Когда стена траншеи развалилась, покрыв его землей, грязью и мешками с песком, Крил пополз по ней, как крот, ищущий солнечный свет. Повсюду в мерцающем свете немецких сигнальных ракет он мог видеть, что система траншей была уничтожена, реконструирована. Вокруг него не было ничего, кроме неровного ряда тлеющих дыр от снарядов, окруженных кучами земли, палок, обломков и трупов. Люди звали носильщиков, но их не хватало, потому что большинство либо погибли, либо были похоронены заживо.
Он все еще сжимал руку Бёрка... но Бёрка больше не было рядом. Он вскрикнул и отбросил руку в сторону, почти ненавидя себя за это.
Темноту нарушали только пылающие обломки или случайные вспышки над головой, воздух был густым от клубящихся столбов дыма и пыльной бури из грязи, песка и измельченных осколков, которые медленно сыпались дождем на землю. Повсюду были пепел и сажа. Весь пейзаж – то, что он мог разглядеть, – был разобран и перестроен, и невозможно было точно сказать, где был тыл, или где были линии немцев, или куда бежать. Контуженный, с лицом, черным от пепла и грязи, Крил обнаружил, что не может встать, а когда встал, то упал на колени. Поэтому он полз по земле, взывая к выжившим сухим, прерывистым голосом, который был едва громче шепота. Из мрака выступила тень, и он понял, что это немецкий солдат, крупный парень в блестящей стальной каске, с винтовкой в руках, огромным штыком, поднятым для удара. Затем раздался один глухой звук, и немец упал на землю и замер. Из мрака появилась еще одна фигура, и Крил окликнул его, но его проигнорировали. Кто бы это ни был, он взял у немца шлем и винтовку и исчез в тени.

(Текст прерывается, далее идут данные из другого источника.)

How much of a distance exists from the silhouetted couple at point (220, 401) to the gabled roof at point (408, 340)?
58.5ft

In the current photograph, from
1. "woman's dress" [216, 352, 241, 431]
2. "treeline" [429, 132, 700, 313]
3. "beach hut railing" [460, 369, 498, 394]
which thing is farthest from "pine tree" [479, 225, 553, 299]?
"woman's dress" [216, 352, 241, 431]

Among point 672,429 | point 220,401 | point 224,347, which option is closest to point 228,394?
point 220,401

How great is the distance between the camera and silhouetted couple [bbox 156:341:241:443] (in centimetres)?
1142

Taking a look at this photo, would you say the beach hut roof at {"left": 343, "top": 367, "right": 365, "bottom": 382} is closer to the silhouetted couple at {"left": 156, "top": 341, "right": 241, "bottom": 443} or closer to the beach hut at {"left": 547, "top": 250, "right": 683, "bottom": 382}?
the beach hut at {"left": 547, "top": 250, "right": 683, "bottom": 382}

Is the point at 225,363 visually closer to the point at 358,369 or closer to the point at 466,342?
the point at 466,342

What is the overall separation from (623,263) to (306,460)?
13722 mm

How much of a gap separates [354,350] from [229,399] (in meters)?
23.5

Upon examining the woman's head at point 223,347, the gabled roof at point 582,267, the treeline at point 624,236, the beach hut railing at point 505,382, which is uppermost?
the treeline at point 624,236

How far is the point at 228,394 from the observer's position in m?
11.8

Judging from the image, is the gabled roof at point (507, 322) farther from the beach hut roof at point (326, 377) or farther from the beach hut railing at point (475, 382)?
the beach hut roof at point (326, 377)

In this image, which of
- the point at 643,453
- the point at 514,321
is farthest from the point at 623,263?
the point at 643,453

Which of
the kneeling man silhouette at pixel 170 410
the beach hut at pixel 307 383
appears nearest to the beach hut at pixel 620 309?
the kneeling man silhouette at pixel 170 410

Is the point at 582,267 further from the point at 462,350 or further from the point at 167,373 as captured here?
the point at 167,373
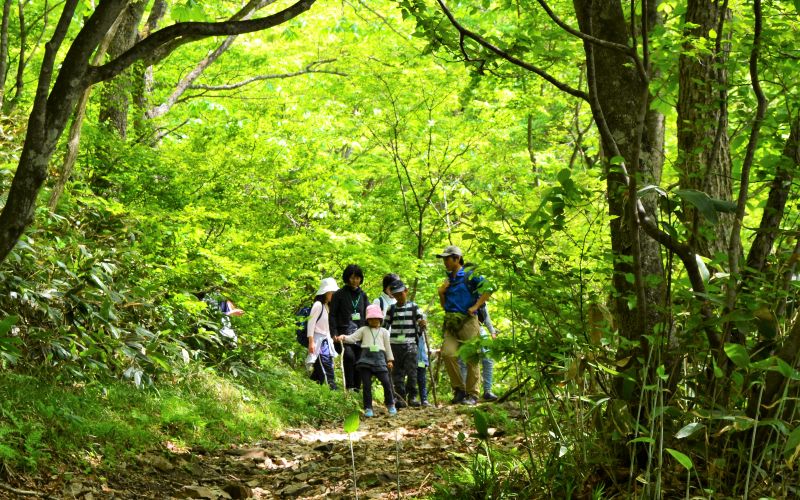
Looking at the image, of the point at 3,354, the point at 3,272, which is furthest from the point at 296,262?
the point at 3,354

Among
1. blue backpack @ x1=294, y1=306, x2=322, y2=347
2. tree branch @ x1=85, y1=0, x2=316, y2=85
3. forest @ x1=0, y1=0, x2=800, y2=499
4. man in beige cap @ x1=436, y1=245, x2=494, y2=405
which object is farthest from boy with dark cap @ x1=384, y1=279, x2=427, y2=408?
tree branch @ x1=85, y1=0, x2=316, y2=85

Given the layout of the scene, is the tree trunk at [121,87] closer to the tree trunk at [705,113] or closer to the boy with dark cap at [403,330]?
the boy with dark cap at [403,330]

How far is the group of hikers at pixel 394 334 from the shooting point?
9.02 meters

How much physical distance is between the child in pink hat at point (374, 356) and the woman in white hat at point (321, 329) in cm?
134

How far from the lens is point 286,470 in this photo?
5879 millimetres

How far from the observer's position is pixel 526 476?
391 cm

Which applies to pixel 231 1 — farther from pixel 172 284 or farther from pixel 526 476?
pixel 526 476

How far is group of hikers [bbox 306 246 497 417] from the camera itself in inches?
355

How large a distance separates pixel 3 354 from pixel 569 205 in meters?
3.67

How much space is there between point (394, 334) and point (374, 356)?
0.97 metres

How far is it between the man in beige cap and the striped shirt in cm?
63

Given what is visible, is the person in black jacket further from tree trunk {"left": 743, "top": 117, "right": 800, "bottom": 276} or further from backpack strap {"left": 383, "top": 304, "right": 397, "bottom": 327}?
tree trunk {"left": 743, "top": 117, "right": 800, "bottom": 276}

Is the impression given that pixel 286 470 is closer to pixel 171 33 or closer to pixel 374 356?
pixel 374 356

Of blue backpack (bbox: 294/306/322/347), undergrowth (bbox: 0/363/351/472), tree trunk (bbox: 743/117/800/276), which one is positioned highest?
tree trunk (bbox: 743/117/800/276)
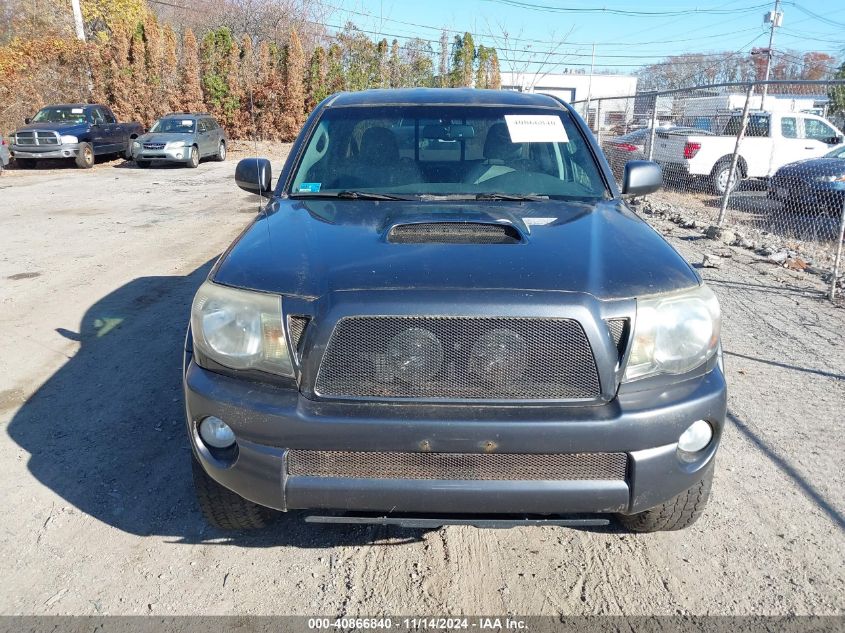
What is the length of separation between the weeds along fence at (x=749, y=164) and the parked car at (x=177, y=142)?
489 inches

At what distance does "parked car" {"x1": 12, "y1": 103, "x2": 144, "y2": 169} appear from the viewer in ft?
63.2

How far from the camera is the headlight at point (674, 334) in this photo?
2.28m

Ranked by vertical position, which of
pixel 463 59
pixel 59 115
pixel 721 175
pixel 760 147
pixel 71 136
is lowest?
pixel 721 175

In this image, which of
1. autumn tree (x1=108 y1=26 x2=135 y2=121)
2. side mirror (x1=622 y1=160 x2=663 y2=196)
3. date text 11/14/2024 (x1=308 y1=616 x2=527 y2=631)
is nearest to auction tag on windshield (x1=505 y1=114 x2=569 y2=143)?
side mirror (x1=622 y1=160 x2=663 y2=196)

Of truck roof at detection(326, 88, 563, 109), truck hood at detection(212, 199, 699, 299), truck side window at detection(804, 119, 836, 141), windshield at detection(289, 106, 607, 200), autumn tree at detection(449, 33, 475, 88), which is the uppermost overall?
autumn tree at detection(449, 33, 475, 88)

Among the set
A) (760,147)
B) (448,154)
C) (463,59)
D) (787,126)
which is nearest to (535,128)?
(448,154)

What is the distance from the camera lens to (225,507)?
2719mm

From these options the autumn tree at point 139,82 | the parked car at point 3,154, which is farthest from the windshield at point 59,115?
the autumn tree at point 139,82

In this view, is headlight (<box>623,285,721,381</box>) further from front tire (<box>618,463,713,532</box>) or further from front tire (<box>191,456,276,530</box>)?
front tire (<box>191,456,276,530</box>)

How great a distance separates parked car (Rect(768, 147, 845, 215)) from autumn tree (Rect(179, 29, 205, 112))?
912 inches

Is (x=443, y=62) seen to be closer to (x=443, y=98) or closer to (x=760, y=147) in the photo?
(x=760, y=147)

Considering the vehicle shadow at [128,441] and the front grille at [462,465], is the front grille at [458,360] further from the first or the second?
the vehicle shadow at [128,441]

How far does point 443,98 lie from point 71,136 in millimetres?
18979

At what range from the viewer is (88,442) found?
3.70 metres
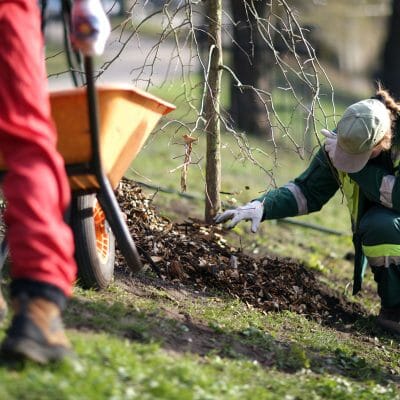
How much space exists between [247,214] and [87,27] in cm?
242

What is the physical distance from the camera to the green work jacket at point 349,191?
18.8 ft

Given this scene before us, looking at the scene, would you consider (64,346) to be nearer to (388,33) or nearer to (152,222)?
(152,222)

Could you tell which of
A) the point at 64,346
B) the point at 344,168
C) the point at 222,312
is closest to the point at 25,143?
the point at 64,346

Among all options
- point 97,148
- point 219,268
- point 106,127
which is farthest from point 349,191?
point 97,148

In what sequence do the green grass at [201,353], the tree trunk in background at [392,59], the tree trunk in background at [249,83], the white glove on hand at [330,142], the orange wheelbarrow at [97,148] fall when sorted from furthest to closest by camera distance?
the tree trunk in background at [392,59], the tree trunk in background at [249,83], the white glove on hand at [330,142], the orange wheelbarrow at [97,148], the green grass at [201,353]

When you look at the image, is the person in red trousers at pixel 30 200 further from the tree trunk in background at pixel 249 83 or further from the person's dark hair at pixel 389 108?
the tree trunk in background at pixel 249 83

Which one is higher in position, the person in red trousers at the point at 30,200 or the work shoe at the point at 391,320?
the person in red trousers at the point at 30,200

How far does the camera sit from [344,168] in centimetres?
574

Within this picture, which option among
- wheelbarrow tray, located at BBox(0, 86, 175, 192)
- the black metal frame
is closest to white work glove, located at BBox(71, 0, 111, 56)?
the black metal frame

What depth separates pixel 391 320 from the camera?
594 cm

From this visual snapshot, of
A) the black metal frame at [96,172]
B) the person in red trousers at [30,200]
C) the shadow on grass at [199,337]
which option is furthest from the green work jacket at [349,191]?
the person in red trousers at [30,200]

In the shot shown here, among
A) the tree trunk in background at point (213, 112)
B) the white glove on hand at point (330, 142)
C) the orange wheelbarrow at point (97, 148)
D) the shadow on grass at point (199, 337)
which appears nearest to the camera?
the orange wheelbarrow at point (97, 148)

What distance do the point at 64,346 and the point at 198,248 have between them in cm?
272

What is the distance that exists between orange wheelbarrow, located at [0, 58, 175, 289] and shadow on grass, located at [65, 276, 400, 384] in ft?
0.90
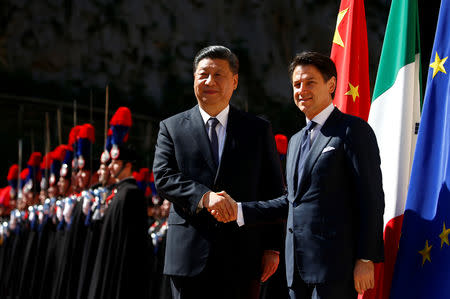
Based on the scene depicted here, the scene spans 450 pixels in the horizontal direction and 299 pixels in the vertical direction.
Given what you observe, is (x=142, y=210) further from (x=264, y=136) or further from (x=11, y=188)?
(x=11, y=188)

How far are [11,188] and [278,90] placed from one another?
5.86 metres

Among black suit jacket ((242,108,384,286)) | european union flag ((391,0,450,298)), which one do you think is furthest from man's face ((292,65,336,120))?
european union flag ((391,0,450,298))

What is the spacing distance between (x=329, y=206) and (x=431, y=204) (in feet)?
2.02

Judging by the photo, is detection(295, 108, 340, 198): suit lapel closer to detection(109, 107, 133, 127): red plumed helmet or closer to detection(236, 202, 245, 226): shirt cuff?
detection(236, 202, 245, 226): shirt cuff

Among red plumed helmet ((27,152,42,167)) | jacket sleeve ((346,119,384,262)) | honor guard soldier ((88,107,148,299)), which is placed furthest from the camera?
red plumed helmet ((27,152,42,167))

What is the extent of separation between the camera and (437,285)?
2.78 m

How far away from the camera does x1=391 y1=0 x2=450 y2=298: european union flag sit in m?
2.81

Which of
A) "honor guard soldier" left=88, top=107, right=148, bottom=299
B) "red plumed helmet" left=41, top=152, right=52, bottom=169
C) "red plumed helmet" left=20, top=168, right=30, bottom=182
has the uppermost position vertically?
"red plumed helmet" left=41, top=152, right=52, bottom=169

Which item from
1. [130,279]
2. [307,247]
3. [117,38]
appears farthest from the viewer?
[117,38]

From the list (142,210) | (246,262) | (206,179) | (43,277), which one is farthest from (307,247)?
(43,277)

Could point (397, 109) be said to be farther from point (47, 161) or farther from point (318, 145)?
point (47, 161)

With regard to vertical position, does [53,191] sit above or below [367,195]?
above

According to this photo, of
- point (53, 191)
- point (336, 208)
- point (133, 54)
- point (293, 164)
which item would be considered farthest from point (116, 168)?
point (133, 54)

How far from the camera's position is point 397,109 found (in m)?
3.39
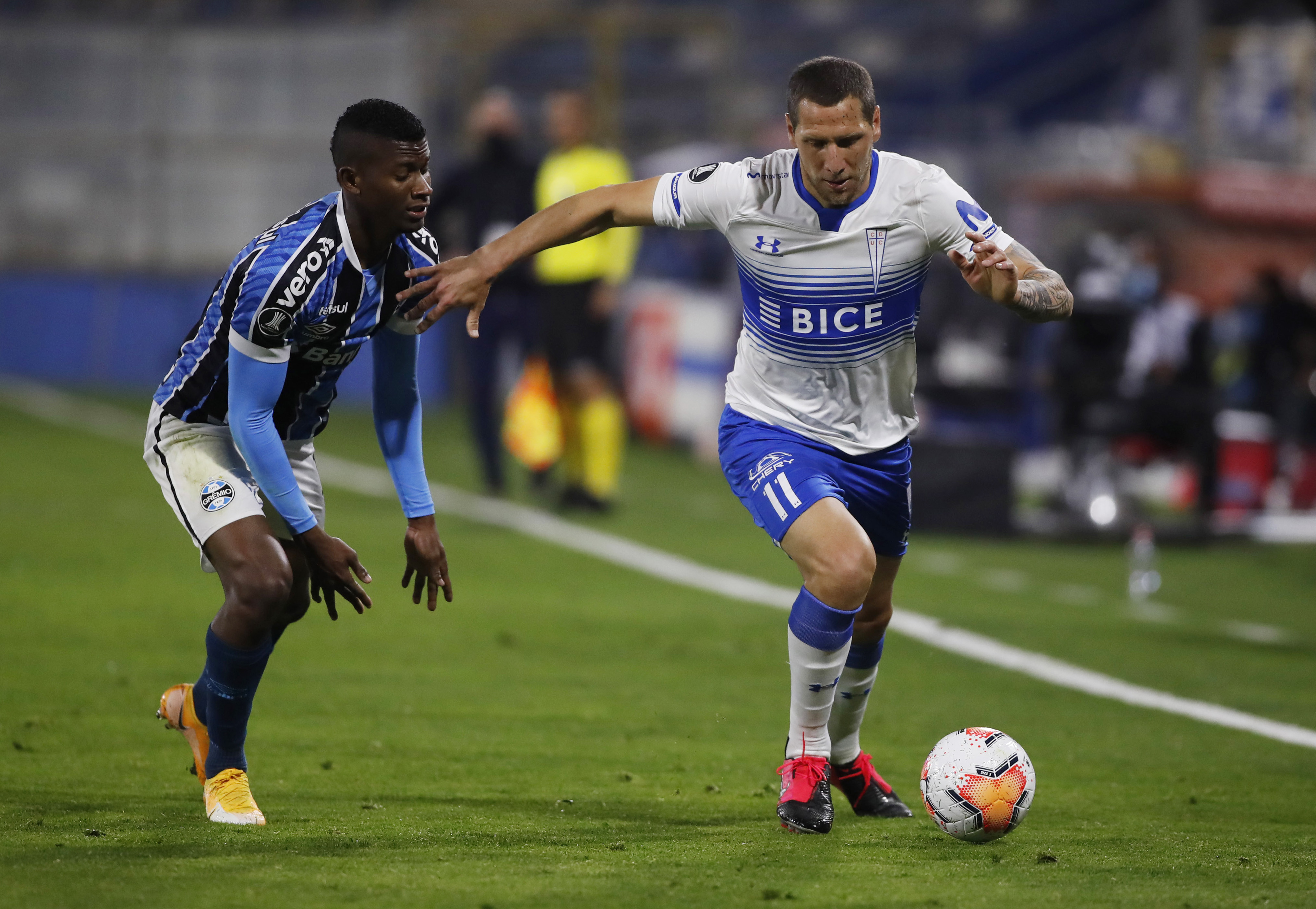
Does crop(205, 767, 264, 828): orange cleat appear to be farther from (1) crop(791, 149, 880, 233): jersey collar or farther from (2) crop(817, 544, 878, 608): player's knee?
(1) crop(791, 149, 880, 233): jersey collar

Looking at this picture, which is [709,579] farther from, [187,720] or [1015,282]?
[1015,282]

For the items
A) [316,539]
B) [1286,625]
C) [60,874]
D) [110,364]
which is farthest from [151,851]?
[110,364]

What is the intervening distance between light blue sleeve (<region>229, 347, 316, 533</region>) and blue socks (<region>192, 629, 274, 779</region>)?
1.39ft

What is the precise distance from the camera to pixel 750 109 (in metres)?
28.7

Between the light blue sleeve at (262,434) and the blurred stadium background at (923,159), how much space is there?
8397mm

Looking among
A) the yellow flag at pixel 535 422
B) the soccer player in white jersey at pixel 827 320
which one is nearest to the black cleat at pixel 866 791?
the soccer player in white jersey at pixel 827 320

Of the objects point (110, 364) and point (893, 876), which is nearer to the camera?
point (893, 876)

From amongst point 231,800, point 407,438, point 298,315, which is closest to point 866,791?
point 407,438

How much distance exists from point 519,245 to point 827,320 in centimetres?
93

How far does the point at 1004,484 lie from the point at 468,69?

Охотник за трофеями, - подумал он, - чертов охотник за трофеями.
Он встал на колени и снова пополз. Теперь артиллерия БЭС отвечала немцам тем же, бросая снаряды на немецкие позиции. Вокруг него раздавались случайные выстрелы, звуки разрывающихся гранат и время от времени глухой стук траншейного миномета. Он понял, что немцы открыли огонь, и теперь в сектор двигались рейдовые отряды. Он увидел силуэты нескольких человек, взбирающихся на вершину холма, которого до обстрела там не было.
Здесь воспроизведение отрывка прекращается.